The initial abscess started pericolonically following perforated diverticulitis in the left anterior peritoneal space abutting the rectus abdominis. Fistulas usually develop secondary to a foreign body, radiation, inflammation, epithelialization, neoplasm, or distal obstruction [5]. Colonic inflammation from appendicitis and diverticular disease has also been associated with fistula formation [6]. Our patient had several of these risk factors, including inflammation from diverticulitis, the introduction of a foreign body by IR, and colonic abscess formation. We hypothesize that the intraperitoneal sigmoid colon diverticular abscess was the root cause, and the secondary abscess that was in the anterior extraperitoneal space adjacent to the rectus abdominis was the abscess that drained into the left scrotum.
Abscess formation is a well-known complication of perforated diverticulitis. It often occurs intraperitoneally and can typically be treated with antibiotics alone if the abscess is less than three centimeters. Percutaneous abscess drainage (PAD) is required for larger abscesses [7]. One study that systematically reviewed the outcomes after treatment of acute diverticulitis with abscess formation showed that of patients treated nonoperatively (antibiotics or PAD), 25% experienced a recurrent episode during long-term follow-up, and of the patients undergoing PAD, 2.5% experienced procedure-related complications [8].
The most common organisms that cause cutaneous abscesses are gram-positive bacteria, such as Staphylococcus aureus, which are found on flora of human skin and mucous membranes [9]. However, anaerobic bacteria are frequently isolated, with the true prevalence of these infections undetermined due to slow growth, difficulty in culturing, and polymicrobial nature of the infection [10]. Abscesses associated with diverticulitis are due to diverticular microperforations and extravasation of enteric commensals, with Escherichia coli and Bacteroides species being the most frequently isolated [11].
The evolution of cultures from the scrotal abscess site supports the hypothesis that enteric spread caused the secondary abscess. Cultures of the scrotal abscess from the initial bedside incision and drainage showed a predominant growth of coagulase-negative staphylococcus, gram-positive cocci, and mixed anaerobic bacteria. The presence of coagulase-negative staphylococcus indicates that there was likely floral contamination that contributed to this initial abscess formation [12]. Subsequent cultures showed growth of Enterobacter cloacae, which has been the most common cause of nosocomial infection within the last decade [13]. This shift in culture suggests that the initial scrotal abscess was unrelated to the pericolonic abscess; however, the secondary scrotal abscess was associated with the intraperitoneal abscess as the isolated species were related to organisms that typically reside within the gastrointestinal tract. We can postulate that the formation of a fistulous tract between the peritoneum and abdominal wall allowed for direct extension, which was confirmed with CT imaging and intraoperatively.

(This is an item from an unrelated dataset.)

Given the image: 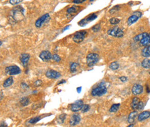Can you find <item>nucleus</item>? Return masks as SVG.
<instances>
[{"mask_svg":"<svg viewBox=\"0 0 150 127\" xmlns=\"http://www.w3.org/2000/svg\"><path fill=\"white\" fill-rule=\"evenodd\" d=\"M69 27H70V26H69H69H66V27H65V29H62V32H63V31H66V30H67V29H69Z\"/></svg>","mask_w":150,"mask_h":127,"instance_id":"79ce46f5","label":"nucleus"},{"mask_svg":"<svg viewBox=\"0 0 150 127\" xmlns=\"http://www.w3.org/2000/svg\"><path fill=\"white\" fill-rule=\"evenodd\" d=\"M5 72L7 75L14 76L21 73V70L17 65H10L5 68Z\"/></svg>","mask_w":150,"mask_h":127,"instance_id":"20e7f679","label":"nucleus"},{"mask_svg":"<svg viewBox=\"0 0 150 127\" xmlns=\"http://www.w3.org/2000/svg\"><path fill=\"white\" fill-rule=\"evenodd\" d=\"M92 31L93 32H98V31H100V24H96L95 26H93L92 27Z\"/></svg>","mask_w":150,"mask_h":127,"instance_id":"c9c22d12","label":"nucleus"},{"mask_svg":"<svg viewBox=\"0 0 150 127\" xmlns=\"http://www.w3.org/2000/svg\"><path fill=\"white\" fill-rule=\"evenodd\" d=\"M52 59L54 61H55V62H59V61H60L61 58L57 54H53L52 56Z\"/></svg>","mask_w":150,"mask_h":127,"instance_id":"f704fd0d","label":"nucleus"},{"mask_svg":"<svg viewBox=\"0 0 150 127\" xmlns=\"http://www.w3.org/2000/svg\"><path fill=\"white\" fill-rule=\"evenodd\" d=\"M141 54L143 57L149 58L150 56V45L146 46L142 49Z\"/></svg>","mask_w":150,"mask_h":127,"instance_id":"6ab92c4d","label":"nucleus"},{"mask_svg":"<svg viewBox=\"0 0 150 127\" xmlns=\"http://www.w3.org/2000/svg\"><path fill=\"white\" fill-rule=\"evenodd\" d=\"M140 46L142 47H146L150 45V34H148V35L144 38H142L140 42H139Z\"/></svg>","mask_w":150,"mask_h":127,"instance_id":"f3484780","label":"nucleus"},{"mask_svg":"<svg viewBox=\"0 0 150 127\" xmlns=\"http://www.w3.org/2000/svg\"><path fill=\"white\" fill-rule=\"evenodd\" d=\"M107 92V88L104 82H102L98 86L94 88L91 91V95L93 97H101L105 94Z\"/></svg>","mask_w":150,"mask_h":127,"instance_id":"f257e3e1","label":"nucleus"},{"mask_svg":"<svg viewBox=\"0 0 150 127\" xmlns=\"http://www.w3.org/2000/svg\"><path fill=\"white\" fill-rule=\"evenodd\" d=\"M132 92L133 94L138 95L143 92V87L140 84H134L132 89Z\"/></svg>","mask_w":150,"mask_h":127,"instance_id":"4468645a","label":"nucleus"},{"mask_svg":"<svg viewBox=\"0 0 150 127\" xmlns=\"http://www.w3.org/2000/svg\"><path fill=\"white\" fill-rule=\"evenodd\" d=\"M150 117V112L146 110V111L142 112L141 113L138 115V122H142L145 119H148Z\"/></svg>","mask_w":150,"mask_h":127,"instance_id":"dca6fc26","label":"nucleus"},{"mask_svg":"<svg viewBox=\"0 0 150 127\" xmlns=\"http://www.w3.org/2000/svg\"><path fill=\"white\" fill-rule=\"evenodd\" d=\"M143 108H144V104H143V102H142V101H140L137 110H142Z\"/></svg>","mask_w":150,"mask_h":127,"instance_id":"e433bc0d","label":"nucleus"},{"mask_svg":"<svg viewBox=\"0 0 150 127\" xmlns=\"http://www.w3.org/2000/svg\"><path fill=\"white\" fill-rule=\"evenodd\" d=\"M142 16V13L139 12V11H136L133 13V15H131L127 20V24L129 26H131L133 24L135 23L136 22H137L138 20V19L141 18Z\"/></svg>","mask_w":150,"mask_h":127,"instance_id":"6e6552de","label":"nucleus"},{"mask_svg":"<svg viewBox=\"0 0 150 127\" xmlns=\"http://www.w3.org/2000/svg\"><path fill=\"white\" fill-rule=\"evenodd\" d=\"M29 99L27 98V97H23V98L21 99L20 100V104L22 106H26L27 105L29 104Z\"/></svg>","mask_w":150,"mask_h":127,"instance_id":"cd10ccee","label":"nucleus"},{"mask_svg":"<svg viewBox=\"0 0 150 127\" xmlns=\"http://www.w3.org/2000/svg\"><path fill=\"white\" fill-rule=\"evenodd\" d=\"M149 74H150V73H149Z\"/></svg>","mask_w":150,"mask_h":127,"instance_id":"de8ad7c7","label":"nucleus"},{"mask_svg":"<svg viewBox=\"0 0 150 127\" xmlns=\"http://www.w3.org/2000/svg\"><path fill=\"white\" fill-rule=\"evenodd\" d=\"M148 35L147 33H142V34H138L137 36H136L134 38V40L135 42H140L142 38H144L145 37H146Z\"/></svg>","mask_w":150,"mask_h":127,"instance_id":"4be33fe9","label":"nucleus"},{"mask_svg":"<svg viewBox=\"0 0 150 127\" xmlns=\"http://www.w3.org/2000/svg\"><path fill=\"white\" fill-rule=\"evenodd\" d=\"M92 1H93V0H90V2H92Z\"/></svg>","mask_w":150,"mask_h":127,"instance_id":"49530a36","label":"nucleus"},{"mask_svg":"<svg viewBox=\"0 0 150 127\" xmlns=\"http://www.w3.org/2000/svg\"><path fill=\"white\" fill-rule=\"evenodd\" d=\"M81 121V116L79 114H73L71 116L69 121V124L71 126H74L75 125L78 124Z\"/></svg>","mask_w":150,"mask_h":127,"instance_id":"ddd939ff","label":"nucleus"},{"mask_svg":"<svg viewBox=\"0 0 150 127\" xmlns=\"http://www.w3.org/2000/svg\"><path fill=\"white\" fill-rule=\"evenodd\" d=\"M137 111H134L131 113L129 115V117H128V122L130 124H133L135 121V118L137 116Z\"/></svg>","mask_w":150,"mask_h":127,"instance_id":"412c9836","label":"nucleus"},{"mask_svg":"<svg viewBox=\"0 0 150 127\" xmlns=\"http://www.w3.org/2000/svg\"><path fill=\"white\" fill-rule=\"evenodd\" d=\"M60 73H59L57 71H55L53 70H49L46 72V76L47 78H51V79H55L60 77Z\"/></svg>","mask_w":150,"mask_h":127,"instance_id":"f8f14e48","label":"nucleus"},{"mask_svg":"<svg viewBox=\"0 0 150 127\" xmlns=\"http://www.w3.org/2000/svg\"><path fill=\"white\" fill-rule=\"evenodd\" d=\"M66 117H67V114L65 113H63V114H61L58 117L57 119V123L59 124H63V122H65V119H66Z\"/></svg>","mask_w":150,"mask_h":127,"instance_id":"b1692460","label":"nucleus"},{"mask_svg":"<svg viewBox=\"0 0 150 127\" xmlns=\"http://www.w3.org/2000/svg\"><path fill=\"white\" fill-rule=\"evenodd\" d=\"M19 60H20L21 62L22 63L24 67H26L27 65H28V62H29V60H30V55L29 54H26V53L22 54L20 55Z\"/></svg>","mask_w":150,"mask_h":127,"instance_id":"2eb2a0df","label":"nucleus"},{"mask_svg":"<svg viewBox=\"0 0 150 127\" xmlns=\"http://www.w3.org/2000/svg\"><path fill=\"white\" fill-rule=\"evenodd\" d=\"M119 68V64L117 62H111L110 65H109V68L111 70H116Z\"/></svg>","mask_w":150,"mask_h":127,"instance_id":"c85d7f7f","label":"nucleus"},{"mask_svg":"<svg viewBox=\"0 0 150 127\" xmlns=\"http://www.w3.org/2000/svg\"><path fill=\"white\" fill-rule=\"evenodd\" d=\"M79 7L78 6H73L72 7H71V8H69L67 10V13H69V14H72V13H76L77 11L79 9Z\"/></svg>","mask_w":150,"mask_h":127,"instance_id":"a878e982","label":"nucleus"},{"mask_svg":"<svg viewBox=\"0 0 150 127\" xmlns=\"http://www.w3.org/2000/svg\"><path fill=\"white\" fill-rule=\"evenodd\" d=\"M39 58L41 60L43 61H49L51 59H52V55L51 54V52L49 51H47V50H44L40 53L39 54Z\"/></svg>","mask_w":150,"mask_h":127,"instance_id":"9b49d317","label":"nucleus"},{"mask_svg":"<svg viewBox=\"0 0 150 127\" xmlns=\"http://www.w3.org/2000/svg\"><path fill=\"white\" fill-rule=\"evenodd\" d=\"M79 64L77 62H72L70 65V72L71 73H74L77 71Z\"/></svg>","mask_w":150,"mask_h":127,"instance_id":"393cba45","label":"nucleus"},{"mask_svg":"<svg viewBox=\"0 0 150 127\" xmlns=\"http://www.w3.org/2000/svg\"><path fill=\"white\" fill-rule=\"evenodd\" d=\"M83 101L82 100H78L73 104L71 105V110L73 112H78L80 110L83 106Z\"/></svg>","mask_w":150,"mask_h":127,"instance_id":"9d476101","label":"nucleus"},{"mask_svg":"<svg viewBox=\"0 0 150 127\" xmlns=\"http://www.w3.org/2000/svg\"><path fill=\"white\" fill-rule=\"evenodd\" d=\"M131 126H134V124H131L128 126V127H131Z\"/></svg>","mask_w":150,"mask_h":127,"instance_id":"a18cd8bd","label":"nucleus"},{"mask_svg":"<svg viewBox=\"0 0 150 127\" xmlns=\"http://www.w3.org/2000/svg\"><path fill=\"white\" fill-rule=\"evenodd\" d=\"M3 98V93H2V91H1V99H2Z\"/></svg>","mask_w":150,"mask_h":127,"instance_id":"c03bdc74","label":"nucleus"},{"mask_svg":"<svg viewBox=\"0 0 150 127\" xmlns=\"http://www.w3.org/2000/svg\"><path fill=\"white\" fill-rule=\"evenodd\" d=\"M81 90H82V88H81V87H79V88H77V91H78V93H80V92H81Z\"/></svg>","mask_w":150,"mask_h":127,"instance_id":"a19ab883","label":"nucleus"},{"mask_svg":"<svg viewBox=\"0 0 150 127\" xmlns=\"http://www.w3.org/2000/svg\"><path fill=\"white\" fill-rule=\"evenodd\" d=\"M86 0H73V3H74L75 4H81L83 3L84 2H85Z\"/></svg>","mask_w":150,"mask_h":127,"instance_id":"4c0bfd02","label":"nucleus"},{"mask_svg":"<svg viewBox=\"0 0 150 127\" xmlns=\"http://www.w3.org/2000/svg\"><path fill=\"white\" fill-rule=\"evenodd\" d=\"M66 83V81L62 80V81H60V83H59V84H61V83Z\"/></svg>","mask_w":150,"mask_h":127,"instance_id":"37998d69","label":"nucleus"},{"mask_svg":"<svg viewBox=\"0 0 150 127\" xmlns=\"http://www.w3.org/2000/svg\"><path fill=\"white\" fill-rule=\"evenodd\" d=\"M23 0H10V4H12L13 6H16V5H18L19 4H20L22 2Z\"/></svg>","mask_w":150,"mask_h":127,"instance_id":"72a5a7b5","label":"nucleus"},{"mask_svg":"<svg viewBox=\"0 0 150 127\" xmlns=\"http://www.w3.org/2000/svg\"><path fill=\"white\" fill-rule=\"evenodd\" d=\"M97 15H96V13H92V14H91L89 16H87V18H85L82 19V20H80L79 22H78V24L80 25V26H85L86 24H87L88 23H89L91 21L94 20L95 19L97 18Z\"/></svg>","mask_w":150,"mask_h":127,"instance_id":"1a4fd4ad","label":"nucleus"},{"mask_svg":"<svg viewBox=\"0 0 150 127\" xmlns=\"http://www.w3.org/2000/svg\"><path fill=\"white\" fill-rule=\"evenodd\" d=\"M120 106V104L112 105L111 108H110V109H109V112H111V113H116V112L118 110Z\"/></svg>","mask_w":150,"mask_h":127,"instance_id":"bb28decb","label":"nucleus"},{"mask_svg":"<svg viewBox=\"0 0 150 127\" xmlns=\"http://www.w3.org/2000/svg\"><path fill=\"white\" fill-rule=\"evenodd\" d=\"M87 34V32L86 31H78L74 34L73 38V42H75V43H80V42L84 40Z\"/></svg>","mask_w":150,"mask_h":127,"instance_id":"423d86ee","label":"nucleus"},{"mask_svg":"<svg viewBox=\"0 0 150 127\" xmlns=\"http://www.w3.org/2000/svg\"><path fill=\"white\" fill-rule=\"evenodd\" d=\"M140 99L138 97H134V99H132V104H131V107L133 110H137L139 103H140Z\"/></svg>","mask_w":150,"mask_h":127,"instance_id":"a211bd4d","label":"nucleus"},{"mask_svg":"<svg viewBox=\"0 0 150 127\" xmlns=\"http://www.w3.org/2000/svg\"><path fill=\"white\" fill-rule=\"evenodd\" d=\"M107 34L109 36L113 37H116V38H122L124 36V32L123 31L120 29L119 27L116 26L113 29H109L107 31Z\"/></svg>","mask_w":150,"mask_h":127,"instance_id":"39448f33","label":"nucleus"},{"mask_svg":"<svg viewBox=\"0 0 150 127\" xmlns=\"http://www.w3.org/2000/svg\"><path fill=\"white\" fill-rule=\"evenodd\" d=\"M41 81L40 80H37L35 81V83H34V85L36 86V87H38V86H41Z\"/></svg>","mask_w":150,"mask_h":127,"instance_id":"58836bf2","label":"nucleus"},{"mask_svg":"<svg viewBox=\"0 0 150 127\" xmlns=\"http://www.w3.org/2000/svg\"><path fill=\"white\" fill-rule=\"evenodd\" d=\"M120 22V20L118 18H112L109 20V22L112 25H116V24H118Z\"/></svg>","mask_w":150,"mask_h":127,"instance_id":"c756f323","label":"nucleus"},{"mask_svg":"<svg viewBox=\"0 0 150 127\" xmlns=\"http://www.w3.org/2000/svg\"><path fill=\"white\" fill-rule=\"evenodd\" d=\"M50 20V15L49 13H46V14H44L43 15L40 17L39 18H38L37 20V21L35 22V25L36 27L37 28H39V27H41L44 23H47L48 21Z\"/></svg>","mask_w":150,"mask_h":127,"instance_id":"0eeeda50","label":"nucleus"},{"mask_svg":"<svg viewBox=\"0 0 150 127\" xmlns=\"http://www.w3.org/2000/svg\"><path fill=\"white\" fill-rule=\"evenodd\" d=\"M13 83V78L12 76H9L8 78H6L5 81L3 83V86L4 88H8L10 87Z\"/></svg>","mask_w":150,"mask_h":127,"instance_id":"aec40b11","label":"nucleus"},{"mask_svg":"<svg viewBox=\"0 0 150 127\" xmlns=\"http://www.w3.org/2000/svg\"><path fill=\"white\" fill-rule=\"evenodd\" d=\"M41 119V117H33V118H32L29 120V123H31V124H35L36 122H37L38 121H39Z\"/></svg>","mask_w":150,"mask_h":127,"instance_id":"473e14b6","label":"nucleus"},{"mask_svg":"<svg viewBox=\"0 0 150 127\" xmlns=\"http://www.w3.org/2000/svg\"><path fill=\"white\" fill-rule=\"evenodd\" d=\"M141 65L145 69H149L150 68V59L149 58H145L141 62Z\"/></svg>","mask_w":150,"mask_h":127,"instance_id":"5701e85b","label":"nucleus"},{"mask_svg":"<svg viewBox=\"0 0 150 127\" xmlns=\"http://www.w3.org/2000/svg\"><path fill=\"white\" fill-rule=\"evenodd\" d=\"M24 9L22 6H18L15 7L12 10L11 13H10V16L13 18L14 20H21L22 18H24Z\"/></svg>","mask_w":150,"mask_h":127,"instance_id":"f03ea898","label":"nucleus"},{"mask_svg":"<svg viewBox=\"0 0 150 127\" xmlns=\"http://www.w3.org/2000/svg\"><path fill=\"white\" fill-rule=\"evenodd\" d=\"M89 109H90L89 105H88V104H84V105H83L82 108L81 109V111H82V113H86V112L89 111Z\"/></svg>","mask_w":150,"mask_h":127,"instance_id":"2f4dec72","label":"nucleus"},{"mask_svg":"<svg viewBox=\"0 0 150 127\" xmlns=\"http://www.w3.org/2000/svg\"><path fill=\"white\" fill-rule=\"evenodd\" d=\"M100 60L99 55L95 53H91L87 55V56L86 58V61L87 64L89 67H92L93 65H95Z\"/></svg>","mask_w":150,"mask_h":127,"instance_id":"7ed1b4c3","label":"nucleus"},{"mask_svg":"<svg viewBox=\"0 0 150 127\" xmlns=\"http://www.w3.org/2000/svg\"><path fill=\"white\" fill-rule=\"evenodd\" d=\"M119 79L120 80L121 82H122V83H124V82H126L127 81V78L126 76H120L119 78Z\"/></svg>","mask_w":150,"mask_h":127,"instance_id":"ea45409f","label":"nucleus"},{"mask_svg":"<svg viewBox=\"0 0 150 127\" xmlns=\"http://www.w3.org/2000/svg\"><path fill=\"white\" fill-rule=\"evenodd\" d=\"M120 6L119 5L115 6H114L113 8H111V9L109 10V13H110V14H113V13H116V11L120 10Z\"/></svg>","mask_w":150,"mask_h":127,"instance_id":"7c9ffc66","label":"nucleus"}]
</instances>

The fistulous tract that developed anteriorly dissected through the transversalis fascia, rectus sheath, and invested in Scarpa’s fascia before spreading inferiorly into the scrotum. Scarpa’s fascia is contiguous with the Dartos fascia below the pubic symphysis which can provide a direct route from the anterior abdominal wall into the scrotum for potential spread [14]. A retroperitoneal tract has also been hypothesized to be a cause of abscess tracking to the scrotum. A retroperitoneal abscess formation tracking to the scrotum has been described in the literature. An ascending and descending colonic perforation with subsequent spread along the retroperitoneal fascial planes resulting in scrotal abscess with fecal contents in the scrotum has been reported [15]. The postulated mechanism is that the inflammation from the retroperitoneum caused the abscess to dissect through the transversalis fascia through the deep inguinal ring. Another pathway to the scrotum is with a patent processus vaginalis.
Documented scrotal abscess formation from an intraperitoneal source most commonly occurs in the pediatric population, often associated with a patent processus vaginalis. The patent processus vaginalis serves as a communication between the peritoneal cavity and the scrotum, with several case reports describing a phenomenon of peritoneal extension of an abscess associated with perforated appendicitis. The presenting symptom of appendicitis in these cases is scrotal swelling in young boys [4]. A patent processus vaginalis has been estimated to be present in 80–95% of newborn males, with 15–37% of those persisting into adulthood [2,3,4]. However, a patent processus vaginalis will typically close within the first 24 months of life and is unlikely to cause a scrotal abscess via intraperitoneal extension in an adult. Instead, scrotal extension of an intraperitoneal abscess in an adult can be caused by direct extension [16]. It is rare for fluid collection to drain into the scrotum without a patent processus vaginalis, especially in adults. We conclude that there are extraperitoneal planes that can lead to scrotal abscess collection from an abdominal source.